▸ Exercise aim
From the listing below, retype exactly the line holding "3. Focus loss: Encourages", the line holding "- Configuration A: GAN", and the lines between them; skip everything else.

▸ Supplied data
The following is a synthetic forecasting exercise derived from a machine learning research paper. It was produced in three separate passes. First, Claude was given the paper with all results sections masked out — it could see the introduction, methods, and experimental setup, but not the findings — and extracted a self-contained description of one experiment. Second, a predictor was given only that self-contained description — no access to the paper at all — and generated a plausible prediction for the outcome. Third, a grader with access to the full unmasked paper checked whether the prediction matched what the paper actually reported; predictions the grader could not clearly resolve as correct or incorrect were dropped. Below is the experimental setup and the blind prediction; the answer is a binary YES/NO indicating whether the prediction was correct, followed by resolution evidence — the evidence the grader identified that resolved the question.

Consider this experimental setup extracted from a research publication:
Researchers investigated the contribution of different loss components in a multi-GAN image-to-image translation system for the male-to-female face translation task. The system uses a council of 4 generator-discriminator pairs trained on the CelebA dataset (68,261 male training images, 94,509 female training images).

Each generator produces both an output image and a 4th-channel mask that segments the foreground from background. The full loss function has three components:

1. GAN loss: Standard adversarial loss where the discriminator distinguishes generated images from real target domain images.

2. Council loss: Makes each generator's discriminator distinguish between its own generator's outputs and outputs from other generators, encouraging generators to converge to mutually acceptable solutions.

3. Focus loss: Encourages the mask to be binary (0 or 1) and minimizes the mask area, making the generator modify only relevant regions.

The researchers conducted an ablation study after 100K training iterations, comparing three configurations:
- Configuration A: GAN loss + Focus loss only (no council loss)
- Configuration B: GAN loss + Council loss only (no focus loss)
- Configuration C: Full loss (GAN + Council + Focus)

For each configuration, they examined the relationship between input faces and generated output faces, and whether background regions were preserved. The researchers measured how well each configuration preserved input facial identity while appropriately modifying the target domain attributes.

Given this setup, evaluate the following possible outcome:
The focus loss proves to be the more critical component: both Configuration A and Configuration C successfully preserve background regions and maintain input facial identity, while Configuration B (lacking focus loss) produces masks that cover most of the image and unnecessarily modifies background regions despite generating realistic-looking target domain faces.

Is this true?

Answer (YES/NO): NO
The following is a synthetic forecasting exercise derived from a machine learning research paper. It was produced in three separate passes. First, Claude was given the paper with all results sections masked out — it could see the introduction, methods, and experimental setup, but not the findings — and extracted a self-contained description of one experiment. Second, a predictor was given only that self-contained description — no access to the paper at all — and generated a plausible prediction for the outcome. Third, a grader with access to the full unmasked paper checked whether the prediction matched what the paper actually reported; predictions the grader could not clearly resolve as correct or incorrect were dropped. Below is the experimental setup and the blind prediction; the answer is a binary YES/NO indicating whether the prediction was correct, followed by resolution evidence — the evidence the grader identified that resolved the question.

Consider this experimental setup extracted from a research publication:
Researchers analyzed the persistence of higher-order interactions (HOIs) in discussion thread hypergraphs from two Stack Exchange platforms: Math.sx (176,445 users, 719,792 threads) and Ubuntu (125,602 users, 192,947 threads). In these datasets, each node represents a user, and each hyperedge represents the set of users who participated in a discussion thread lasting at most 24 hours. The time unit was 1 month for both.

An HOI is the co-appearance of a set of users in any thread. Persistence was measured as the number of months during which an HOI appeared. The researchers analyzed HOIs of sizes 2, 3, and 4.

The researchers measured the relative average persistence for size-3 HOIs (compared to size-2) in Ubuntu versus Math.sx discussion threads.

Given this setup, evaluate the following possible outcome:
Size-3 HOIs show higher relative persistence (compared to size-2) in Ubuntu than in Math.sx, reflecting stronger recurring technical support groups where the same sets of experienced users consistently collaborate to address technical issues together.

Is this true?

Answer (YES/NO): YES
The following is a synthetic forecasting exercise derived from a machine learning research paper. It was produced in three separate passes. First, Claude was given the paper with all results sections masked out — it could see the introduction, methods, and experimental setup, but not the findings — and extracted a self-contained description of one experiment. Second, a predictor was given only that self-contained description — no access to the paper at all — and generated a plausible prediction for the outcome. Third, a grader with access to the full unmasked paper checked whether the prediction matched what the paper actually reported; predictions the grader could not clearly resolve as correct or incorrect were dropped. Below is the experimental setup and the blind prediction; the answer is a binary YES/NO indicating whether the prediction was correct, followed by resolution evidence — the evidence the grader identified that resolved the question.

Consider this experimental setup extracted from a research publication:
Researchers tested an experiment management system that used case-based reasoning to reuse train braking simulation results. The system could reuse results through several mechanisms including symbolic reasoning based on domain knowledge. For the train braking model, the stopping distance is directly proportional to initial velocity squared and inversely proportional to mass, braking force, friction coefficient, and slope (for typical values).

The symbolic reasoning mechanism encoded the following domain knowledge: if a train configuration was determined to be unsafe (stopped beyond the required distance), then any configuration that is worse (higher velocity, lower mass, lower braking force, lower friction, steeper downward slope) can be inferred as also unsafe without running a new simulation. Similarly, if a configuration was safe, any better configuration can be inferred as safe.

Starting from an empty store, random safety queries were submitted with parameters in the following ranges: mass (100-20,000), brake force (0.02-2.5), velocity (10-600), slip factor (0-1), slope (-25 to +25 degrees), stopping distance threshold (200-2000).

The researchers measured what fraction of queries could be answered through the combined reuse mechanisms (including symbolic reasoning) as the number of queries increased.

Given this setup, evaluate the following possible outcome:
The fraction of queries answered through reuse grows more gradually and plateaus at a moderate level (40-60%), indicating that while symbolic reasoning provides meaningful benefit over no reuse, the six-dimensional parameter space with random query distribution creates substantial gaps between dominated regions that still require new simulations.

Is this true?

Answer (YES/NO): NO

▸ Output of the task
3. Focus loss: Encourages the mask to be binary (0 or 1) and minimizes the mask area, making the generator modify only relevant regions.

The researchers conducted an ablation study after 100K training iterations, comparing three configurations:
- Configuration A: GAN loss + Focus loss only (no council loss)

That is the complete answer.